Postal management likes to place much of the blame on Congress, as if there was no postal input or support during the legislative process. The record shows that inept management at the highest level vigorously encouraged what is now believed to be contributing to the destruction of the organization.

But there are plenty of other scapegoats:

The Unions. Postal management supposedly negotiated “in good faith” on the APWU contract, then followed with pronouncements of management’s pleasure over the successful outcome. Within a few months of the APWU membership’s ratification of the contract, PMG Donahoe began a disreputable campaign to go back on his word and remove negotiated agreements on layoff limitations for employees with six years of service.

Rural Post Offices. PMG Donahoe has made every attempt to demonize small post offices across the country, as if anyone ever expected the rural offices to pay their own way. Universal service demands that the urban centers subsidize the rural offices, a long held tradition. The Post Office loves to support universal service, as long as it doesn’t cost any money, when in fact many believe this to be the service’s constitutional responsibility.

The Internet. Perhaps the one area which is truly beyond postal management’s control is what has become known as “electronic diversion of the mail”, or email to non-bureaucrats. Some did see it coming, particularly in Europe, where the response has been far more effective than in the United States. But USPS management, always on the cutting edge of the latest innovation, completely missed this one.

Six day delivery. Perhaps the quickest way to save the most money in the shortest time would be to eliminate Saturday mail delivery. What hasn’t been considered is the effect this will have on further devaluing the mail as more customers are driven away to the alternative forms of hard copy and electronic communication. In times of declining business, reducing customer service is hardly the most logical approach to growing the enterprise.

And now, in a desperate attempt to add to the list of excuses, the USPS is grasping for “world class parcel scanning” on its optional tracking service, Delivery Confirmation. Sorry to say but the true world class scanning is done by those organizations that scan every parcel, namely FedEx and UPS.

The storm is fast approaching.

In the search for solutions, here's a good place to start:

Billions could be saved by eliminating more than the topmost layer of management. This is never considered.

Drastically revise the current methods for management selection. It is fraught with nepotism, favoritism, and advancement of people with little or no qualifications, experience or education.

Take a lesson from any real business and train managers with contemporary university level management education. Very few postal supervisiors and managers have acquired a college degree, and the results are obvious. Autocratic styles are alive and well, resulting demoralized employees. In the eyes of postal management, the employees aren’t our most valuable asset, they’re often the enemy.
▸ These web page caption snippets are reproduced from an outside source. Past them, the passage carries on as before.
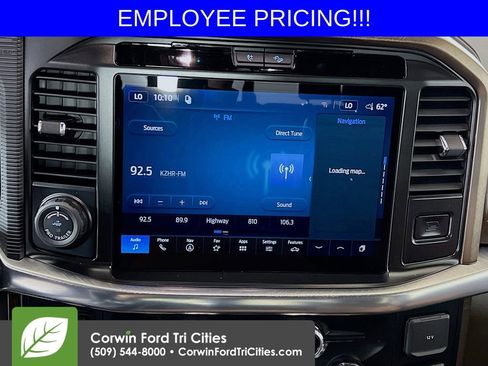 New 2026 Ford F150 King Ranch w/ Equipment Group 601A High AWD/4WD image 22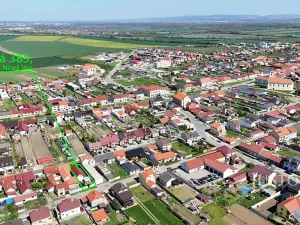 Prodej rodinného domu, Moravská Nová Ves, Lipová, 97 m2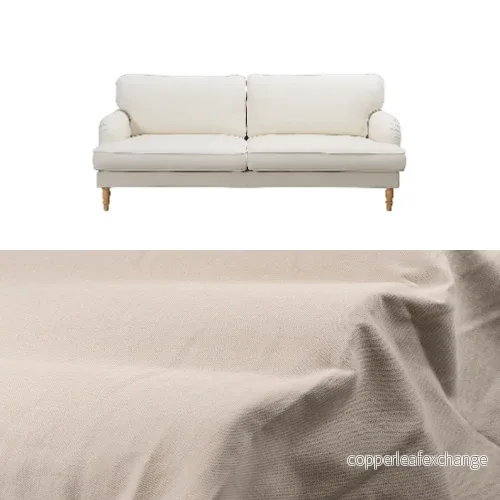 Klädsel till soffa Ikea Stocksund Tyg Caleido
Seriously review the factors which result in management’s sense of entitlement. The sources range from elaborate meetings at distant hotels, flying around the country to discuss the service’s poor financial condition, excessive catered meals, personnel policies for management that encourage abuse and cheating (such as four hour workdays and no monitoring of rampant time theft), even reserved parking spaces. All of these send the wrong message to the employees, that managers are somehow better than the employees and that it is not a team effort.
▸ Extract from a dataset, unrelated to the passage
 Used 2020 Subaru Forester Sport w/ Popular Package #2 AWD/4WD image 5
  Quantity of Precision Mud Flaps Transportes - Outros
And this is only the beginning. The approaching storm will require Postal leadership to develop an ability to innovate, and that’s never been part of the USPS’s DNA. But in the meantime, management of the Postal Service can begin to salvage the organization by placing the blame where it really belongs, and take responsibility for bad decisions and poor planning that have gotten us where we are today. Only then will it have the credibility to regain the full support of the employees and postal customers.